For a while we were of the opinion that we should let
"synchronized" and "shared" be and move on with alternative
features. Now we believe an incomplete language definition is
damaging the language as a whole so we better make them fully
defined and useful within their charter.
Lock-based synchronization has plenty of good uses and the
scope locking defined by "synchronized" covers a large useful
subset of it. We need to make it usable safely and without
contortions, and this particular PR is a step along that way.
It's not a huge priority but since Andrej has only done the
work, the main concern left is breakage of existing code,
albeit much of that is incorrect or unnecessarily unsafe.
You are absolutely correct that incomplete definition is
damaging. I can also agree with "plenty of uses" but hardly with
"plenty of good uses" though. There are many situations of course
where efficient concurrency is not critical and one can go away
with straightforward mutex approach. But providing such semantics
as language builtin implies it is encouraged and "official"

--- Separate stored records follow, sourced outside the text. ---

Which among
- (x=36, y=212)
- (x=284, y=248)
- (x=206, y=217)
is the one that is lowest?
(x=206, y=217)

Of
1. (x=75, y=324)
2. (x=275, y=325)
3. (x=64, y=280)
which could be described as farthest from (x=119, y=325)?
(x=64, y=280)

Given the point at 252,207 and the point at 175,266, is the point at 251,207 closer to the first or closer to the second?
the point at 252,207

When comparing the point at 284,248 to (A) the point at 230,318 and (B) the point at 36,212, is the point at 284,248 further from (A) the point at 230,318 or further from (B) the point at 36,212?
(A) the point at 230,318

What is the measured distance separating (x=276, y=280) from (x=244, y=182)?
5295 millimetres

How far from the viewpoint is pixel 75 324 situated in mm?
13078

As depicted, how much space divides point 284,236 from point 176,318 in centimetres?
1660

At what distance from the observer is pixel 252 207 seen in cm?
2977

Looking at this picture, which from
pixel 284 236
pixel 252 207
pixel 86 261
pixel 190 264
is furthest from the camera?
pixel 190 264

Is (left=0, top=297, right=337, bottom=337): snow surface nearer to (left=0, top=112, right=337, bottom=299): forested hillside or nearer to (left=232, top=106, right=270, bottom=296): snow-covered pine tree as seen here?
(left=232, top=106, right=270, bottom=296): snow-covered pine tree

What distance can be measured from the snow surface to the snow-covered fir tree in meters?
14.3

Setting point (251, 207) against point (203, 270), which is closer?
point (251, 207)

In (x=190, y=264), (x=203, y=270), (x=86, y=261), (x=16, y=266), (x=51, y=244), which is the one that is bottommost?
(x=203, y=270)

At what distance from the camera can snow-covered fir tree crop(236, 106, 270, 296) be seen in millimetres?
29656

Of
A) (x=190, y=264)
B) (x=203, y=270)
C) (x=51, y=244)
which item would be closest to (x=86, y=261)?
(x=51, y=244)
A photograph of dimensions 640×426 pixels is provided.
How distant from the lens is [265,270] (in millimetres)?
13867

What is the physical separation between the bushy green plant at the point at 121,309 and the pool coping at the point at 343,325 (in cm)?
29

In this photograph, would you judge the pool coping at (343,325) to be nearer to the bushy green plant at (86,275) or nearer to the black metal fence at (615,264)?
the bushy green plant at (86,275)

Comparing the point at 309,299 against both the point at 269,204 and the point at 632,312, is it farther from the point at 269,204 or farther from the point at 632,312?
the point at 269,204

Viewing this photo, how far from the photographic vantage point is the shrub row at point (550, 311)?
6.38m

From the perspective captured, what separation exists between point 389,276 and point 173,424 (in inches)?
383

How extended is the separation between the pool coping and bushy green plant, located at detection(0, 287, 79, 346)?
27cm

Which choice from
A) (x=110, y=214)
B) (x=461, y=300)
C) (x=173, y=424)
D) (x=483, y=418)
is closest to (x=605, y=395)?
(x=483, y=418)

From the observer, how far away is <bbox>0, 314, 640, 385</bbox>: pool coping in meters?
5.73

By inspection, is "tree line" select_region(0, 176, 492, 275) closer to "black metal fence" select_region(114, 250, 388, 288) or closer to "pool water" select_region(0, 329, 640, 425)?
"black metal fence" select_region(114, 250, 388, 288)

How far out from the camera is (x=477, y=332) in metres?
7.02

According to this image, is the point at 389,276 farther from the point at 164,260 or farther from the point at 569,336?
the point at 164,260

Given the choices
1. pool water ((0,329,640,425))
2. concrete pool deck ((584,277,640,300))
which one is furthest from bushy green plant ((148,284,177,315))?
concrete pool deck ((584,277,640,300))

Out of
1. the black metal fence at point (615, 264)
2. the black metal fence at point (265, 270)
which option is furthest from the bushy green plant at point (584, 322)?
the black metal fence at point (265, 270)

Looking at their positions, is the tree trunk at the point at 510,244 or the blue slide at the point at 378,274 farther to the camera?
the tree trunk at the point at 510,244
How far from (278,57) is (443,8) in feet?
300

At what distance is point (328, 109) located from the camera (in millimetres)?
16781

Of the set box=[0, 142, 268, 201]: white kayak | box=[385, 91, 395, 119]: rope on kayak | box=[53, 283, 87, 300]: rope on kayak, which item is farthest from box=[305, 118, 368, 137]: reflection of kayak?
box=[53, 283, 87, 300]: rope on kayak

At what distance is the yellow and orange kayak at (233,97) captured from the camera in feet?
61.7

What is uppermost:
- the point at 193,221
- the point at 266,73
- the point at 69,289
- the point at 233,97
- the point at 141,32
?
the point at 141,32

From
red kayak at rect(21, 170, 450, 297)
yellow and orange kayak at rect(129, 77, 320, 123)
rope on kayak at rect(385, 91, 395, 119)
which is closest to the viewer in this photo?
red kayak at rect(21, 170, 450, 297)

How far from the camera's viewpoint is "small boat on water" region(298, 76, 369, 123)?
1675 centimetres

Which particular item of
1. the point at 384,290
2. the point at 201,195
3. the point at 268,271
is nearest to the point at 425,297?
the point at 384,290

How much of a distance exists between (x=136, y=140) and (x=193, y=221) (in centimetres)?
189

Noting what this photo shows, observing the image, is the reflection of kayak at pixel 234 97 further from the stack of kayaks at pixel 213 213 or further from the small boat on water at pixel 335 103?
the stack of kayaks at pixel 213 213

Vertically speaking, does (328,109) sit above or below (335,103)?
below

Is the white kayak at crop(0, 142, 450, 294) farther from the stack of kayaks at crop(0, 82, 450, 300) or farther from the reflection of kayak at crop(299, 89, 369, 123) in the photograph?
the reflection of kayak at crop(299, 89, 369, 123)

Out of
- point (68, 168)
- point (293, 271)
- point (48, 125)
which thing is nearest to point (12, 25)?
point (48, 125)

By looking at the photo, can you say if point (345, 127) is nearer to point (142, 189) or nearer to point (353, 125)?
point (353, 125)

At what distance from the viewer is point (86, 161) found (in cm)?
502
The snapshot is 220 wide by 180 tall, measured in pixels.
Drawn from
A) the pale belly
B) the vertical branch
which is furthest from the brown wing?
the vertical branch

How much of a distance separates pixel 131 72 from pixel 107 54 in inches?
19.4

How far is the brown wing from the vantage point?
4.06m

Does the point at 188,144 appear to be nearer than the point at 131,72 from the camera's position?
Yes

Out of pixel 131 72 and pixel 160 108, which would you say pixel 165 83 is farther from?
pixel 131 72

approach and that is rather bad :(
To be honest I'd prefer it to go in "not really deprecated but
pretend it doesn't exist" trash bin like scope storage class is.
the main concern left is breakage of existing code, albeit much
of that is incorrect or unnecessarily unsafe.
This is a bit more delicate issue. This code is only incorrect
and/or unsafe if used in multi-threaded environment and those
fields are actually accessed. There isn't anything broken with
such code per se. I agree it should be fixed (with a proper slow
deprecation phase) but I am not happy about it.